→ Problème à traiter: Recopiez le texte sur Albert Camus en commençant à "Né en 1913 dans" et en terminant à "journal clandestin Combat.", mais changez "Paris" en "Lyon".

→ Extrait du document:
%%

L'Étranger

Ce 4 janvier, tranquille à la maison, j'allume la radio pour couvrir le silence des voisins... J'essaie de travailler le concept de subjectivation chez Rancière et le Touraine "nouvelle mouture"... Parfois, n'en déplaise à Aristote, un peu de phonè aide à la concentration, aide le logos. Bref, j'allume la radio sans trop écouter.

C'est France Culture qui est syntonisé alors ça parle. Ça parle tellement qu'après une heure, je me rends compte que ça parle... que ça parle français même et que ça parle d'Albert Camus. Tiens, Camus... qu'a-t-il bien pu ne pas faire pour qu'ils en parlent tout l'après-midi*?

Eh bien, les Français célèbrent le 50e anniversaire de la mort d'Albert Camus. Victime d'un accident de voiture sur une route du département de l'Yonne, il devient le lauréat du Prix Nobel ayant eu la vie la plus courte, mais il devient aussi immortel puisqu'on en parle toujours...

Né en 1913 dans un quartier populaire d'Alger, Albert grandit avec ses deux frères et sa mère analphabète à qui il voue une grande admiration. À l'école communale, son instituteur Louis Germain détecte son talent pour les lettres et le pousse à poursuivre ses études.

En 1940, Camus s’installe à Paris. Dans la trilogie du "cycle de l'absurde" il développe sa philosophie : l'Homme ne trouve pas de cohérence dans la marche du monde et n'a d'autre issue que la révolte. En 1943, il s’engage dans la Résistance et prend la direction du journal clandestin Combat.

Après la guerre, l’intellectuel continue de se distinguer par ses prises de position politique. Il sera l’un des rares à dénoncer l'utilisation de l'arme atomique après le bombardement d'Hiroshima, en août 1945. Homme de gauche, il dénonce la dérive vers le totalitarisme de l’Union soviétique, ce qui lui vaut de se brouiller avec son ami Jean-Paul Sartre. Puis, il s’attire les foudres d’une gauche soutenant la lutte pour l’indépendance algérienne en refusant le terrorisme sous toutes ses formes.

%%

→ Entrées fournies:
%%

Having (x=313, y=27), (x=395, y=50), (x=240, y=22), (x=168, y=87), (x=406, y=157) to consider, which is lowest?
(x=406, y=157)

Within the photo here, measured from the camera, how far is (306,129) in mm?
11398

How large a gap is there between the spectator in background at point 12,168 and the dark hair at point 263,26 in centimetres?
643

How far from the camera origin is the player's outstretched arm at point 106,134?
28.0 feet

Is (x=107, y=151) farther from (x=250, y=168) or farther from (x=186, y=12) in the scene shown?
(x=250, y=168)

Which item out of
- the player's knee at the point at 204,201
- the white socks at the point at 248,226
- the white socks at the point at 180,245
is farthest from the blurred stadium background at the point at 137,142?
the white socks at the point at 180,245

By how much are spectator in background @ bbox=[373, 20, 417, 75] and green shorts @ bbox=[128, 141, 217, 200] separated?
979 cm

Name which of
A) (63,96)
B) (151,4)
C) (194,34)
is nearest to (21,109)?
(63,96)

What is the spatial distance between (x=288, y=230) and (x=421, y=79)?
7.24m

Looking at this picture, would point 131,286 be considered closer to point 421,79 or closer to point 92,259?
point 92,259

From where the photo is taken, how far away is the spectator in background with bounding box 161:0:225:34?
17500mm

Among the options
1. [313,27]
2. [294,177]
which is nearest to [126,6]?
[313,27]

%%
%%

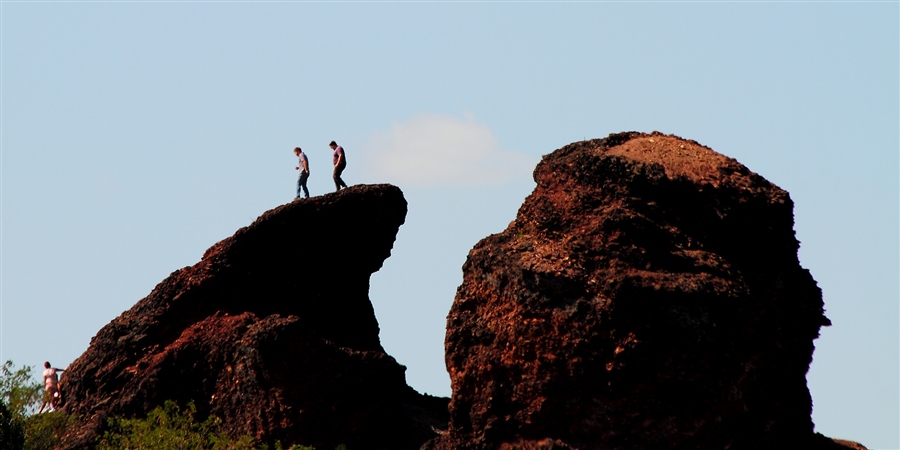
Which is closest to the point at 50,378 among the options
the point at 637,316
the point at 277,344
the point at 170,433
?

%%

→ Solution du problème:
Né en 1913 dans un quartier populaire d'Alger, Albert grandit avec ses deux frères et sa mère analphabète à qui il voue une grande admiration. À l'école communale, son instituteur Louis Germain détecte son talent pour les lettres et le pousse à poursuivre ses études.

En 1940, Camus s’installe à Lyon. Dans la trilogie du "cycle de l'absurde" il développe sa philosophie : l'Homme ne trouve pas de cohérence dans la marche du monde et n'a d'autre issue que la révolte. En 1943, il s’engage dans la Résistance et prend la direction du journal clandestin Combat.